LISTING:
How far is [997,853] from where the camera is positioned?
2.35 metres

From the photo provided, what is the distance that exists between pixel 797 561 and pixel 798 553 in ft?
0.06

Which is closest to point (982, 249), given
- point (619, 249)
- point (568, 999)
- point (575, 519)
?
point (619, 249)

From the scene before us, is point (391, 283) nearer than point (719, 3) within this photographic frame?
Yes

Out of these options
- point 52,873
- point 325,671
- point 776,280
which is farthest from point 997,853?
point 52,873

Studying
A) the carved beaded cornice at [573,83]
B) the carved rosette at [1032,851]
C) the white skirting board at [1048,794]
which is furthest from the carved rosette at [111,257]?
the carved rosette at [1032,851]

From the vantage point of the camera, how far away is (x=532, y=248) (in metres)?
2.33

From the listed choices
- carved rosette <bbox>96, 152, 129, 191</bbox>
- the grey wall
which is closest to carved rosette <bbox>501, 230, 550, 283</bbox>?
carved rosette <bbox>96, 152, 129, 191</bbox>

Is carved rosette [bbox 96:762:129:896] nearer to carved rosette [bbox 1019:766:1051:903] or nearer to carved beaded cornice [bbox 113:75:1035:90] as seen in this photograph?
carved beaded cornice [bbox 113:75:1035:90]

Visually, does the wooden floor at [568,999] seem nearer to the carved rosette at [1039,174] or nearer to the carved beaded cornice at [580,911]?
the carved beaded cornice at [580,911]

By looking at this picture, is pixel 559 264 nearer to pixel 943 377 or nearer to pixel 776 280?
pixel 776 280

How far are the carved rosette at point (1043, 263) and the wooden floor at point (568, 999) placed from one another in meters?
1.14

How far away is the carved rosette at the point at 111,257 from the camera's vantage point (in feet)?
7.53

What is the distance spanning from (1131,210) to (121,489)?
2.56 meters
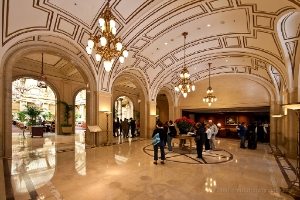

GIVEN INSTRUCTION: Update the records above by replacing "wooden floor" with "timber floor" everywhere it appears and leaving everything else unchanged. Leave the pictures out of your answer.

SOLUTION TO THE EXERCISE:
How far is [997,853] from where the camera is positioned?
2.35 metres

From the photo provided, what is the distance that exists between pixel 797 561 and pixel 798 553 in ft?
0.06

Which is closest to point (982, 249), given
- point (619, 249)
- point (568, 999)
- point (575, 519)
?
point (619, 249)

From the scene before us, is point (391, 283) nearer than point (719, 3) within this photographic frame?
Yes

Out of these options
- point 52,873
- point 325,671
- point 776,280
which is farthest from point 997,853?
point 52,873

Studying
A) the carved beaded cornice at [573,83]
B) the carved rosette at [1032,851]
C) the white skirting board at [1048,794]
which is furthest from the carved rosette at [111,257]?
the carved rosette at [1032,851]

From the vantage point of the camera, how far away is (x=532, y=248) (in metres)?
2.33

From the listed choices
- carved rosette <bbox>96, 152, 129, 191</bbox>
- the grey wall
which is closest to carved rosette <bbox>501, 230, 550, 283</bbox>?
carved rosette <bbox>96, 152, 129, 191</bbox>

Is carved rosette [bbox 96:762:129:896] nearer to carved rosette [bbox 1019:766:1051:903] or nearer to carved beaded cornice [bbox 113:75:1035:90] as seen in this photograph?
carved beaded cornice [bbox 113:75:1035:90]

Visually, does the timber floor at [568,999] seem nearer to the carved rosette at [1039,174] or nearer to the carved beaded cornice at [580,911]?
the carved beaded cornice at [580,911]

By looking at this picture, is pixel 559 264 nearer to pixel 943 377 or nearer to pixel 776 280?
pixel 776 280

How far are the carved rosette at point (1043, 263) and the timber floor at point (568, 999) placed from one another in meters?
1.14

How far away is the carved rosette at the point at 111,257 from the camera's vantage point (in feet)?
7.53

What is the distance spanning from (1131,210) to (121,489)?
2.56 meters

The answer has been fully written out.